→ **WHAT YOU NEED TO DO**: Edit the rows below so that each "musician" becomes "performer", leaving everything else as it is.

→ **MATERIAL FOR THIS EXERCISE**:
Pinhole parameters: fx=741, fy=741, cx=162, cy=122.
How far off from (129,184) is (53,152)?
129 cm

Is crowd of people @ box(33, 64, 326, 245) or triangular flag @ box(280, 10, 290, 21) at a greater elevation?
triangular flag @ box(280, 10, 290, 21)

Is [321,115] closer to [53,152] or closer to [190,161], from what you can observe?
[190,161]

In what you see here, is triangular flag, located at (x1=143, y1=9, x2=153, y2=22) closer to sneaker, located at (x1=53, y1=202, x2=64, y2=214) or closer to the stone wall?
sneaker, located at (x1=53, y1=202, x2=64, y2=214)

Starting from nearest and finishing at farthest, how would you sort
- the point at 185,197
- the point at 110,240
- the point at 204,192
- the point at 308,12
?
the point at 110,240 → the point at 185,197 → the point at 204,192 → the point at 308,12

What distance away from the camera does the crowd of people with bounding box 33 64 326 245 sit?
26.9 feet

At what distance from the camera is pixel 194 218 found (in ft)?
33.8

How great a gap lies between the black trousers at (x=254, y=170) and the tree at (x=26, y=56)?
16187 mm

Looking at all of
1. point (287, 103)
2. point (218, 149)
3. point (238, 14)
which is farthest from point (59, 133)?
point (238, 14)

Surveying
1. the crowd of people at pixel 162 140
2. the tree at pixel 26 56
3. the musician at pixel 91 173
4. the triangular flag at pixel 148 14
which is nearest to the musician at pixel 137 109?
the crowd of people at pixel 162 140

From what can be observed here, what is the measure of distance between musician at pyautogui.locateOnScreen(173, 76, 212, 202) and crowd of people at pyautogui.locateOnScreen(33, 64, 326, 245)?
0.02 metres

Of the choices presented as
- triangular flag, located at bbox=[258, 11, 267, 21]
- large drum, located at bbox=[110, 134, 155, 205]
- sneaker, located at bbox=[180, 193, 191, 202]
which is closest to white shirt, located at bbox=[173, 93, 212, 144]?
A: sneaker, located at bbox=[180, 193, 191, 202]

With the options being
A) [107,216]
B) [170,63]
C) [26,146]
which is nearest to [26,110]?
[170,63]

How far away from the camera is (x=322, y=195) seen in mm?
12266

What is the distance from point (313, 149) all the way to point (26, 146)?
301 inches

→ **ANSWER IN FULL**:
Pinhole parameters: fx=741, fy=741, cx=162, cy=122.
How far off from (129,184) is (53,152)?
129 cm

Is crowd of people @ box(33, 64, 326, 245) or triangular flag @ box(280, 10, 290, 21) at a greater elevation?
triangular flag @ box(280, 10, 290, 21)

Is [321,115] closer to [53,152] or closer to [190,161], from what you can observe?
[190,161]

In what you see here, is triangular flag, located at (x1=143, y1=9, x2=153, y2=22) closer to sneaker, located at (x1=53, y1=202, x2=64, y2=214) or closer to the stone wall?
sneaker, located at (x1=53, y1=202, x2=64, y2=214)

Starting from nearest and finishing at farthest, how would you sort
- the point at 185,197
- the point at 110,240
- the point at 204,192
- the point at 308,12
?
the point at 110,240 → the point at 185,197 → the point at 204,192 → the point at 308,12

What distance away from the camera does the crowd of people with bounding box 33 64 326 245 sit?
26.9 feet

At what distance from the camera is pixel 194 218 found (in ft)?
33.8

How great a gap lies between the black trousers at (x=254, y=170) and the tree at (x=26, y=56)?
16187 mm

Looking at all of
1. point (287, 103)
2. point (218, 149)
3. point (238, 14)
which is farthest from point (59, 133)?
point (238, 14)

Surveying
1. the crowd of people at pixel 162 140
2. the tree at pixel 26 56
3. the performer at pixel 91 173
4. the triangular flag at pixel 148 14
which is nearest to the performer at pixel 137 109?
the crowd of people at pixel 162 140

From what can be observed here, what is the measure of distance between performer at pyautogui.locateOnScreen(173, 76, 212, 202) and crowd of people at pyautogui.locateOnScreen(33, 64, 326, 245)?
0.02 metres

Of the choices presented as
- triangular flag, located at bbox=[258, 11, 267, 21]
- large drum, located at bbox=[110, 134, 155, 205]
- sneaker, located at bbox=[180, 193, 191, 202]
which is closest to white shirt, located at bbox=[173, 93, 212, 144]?
A: sneaker, located at bbox=[180, 193, 191, 202]

With the options being
A) [107,216]
B) [170,63]
C) [26,146]
which is nearest to [26,110]?
[170,63]

How far away from the camera is (x=322, y=195) seen in mm?
12266

What is the distance from point (313, 149) all the way to point (26, 146)?
301 inches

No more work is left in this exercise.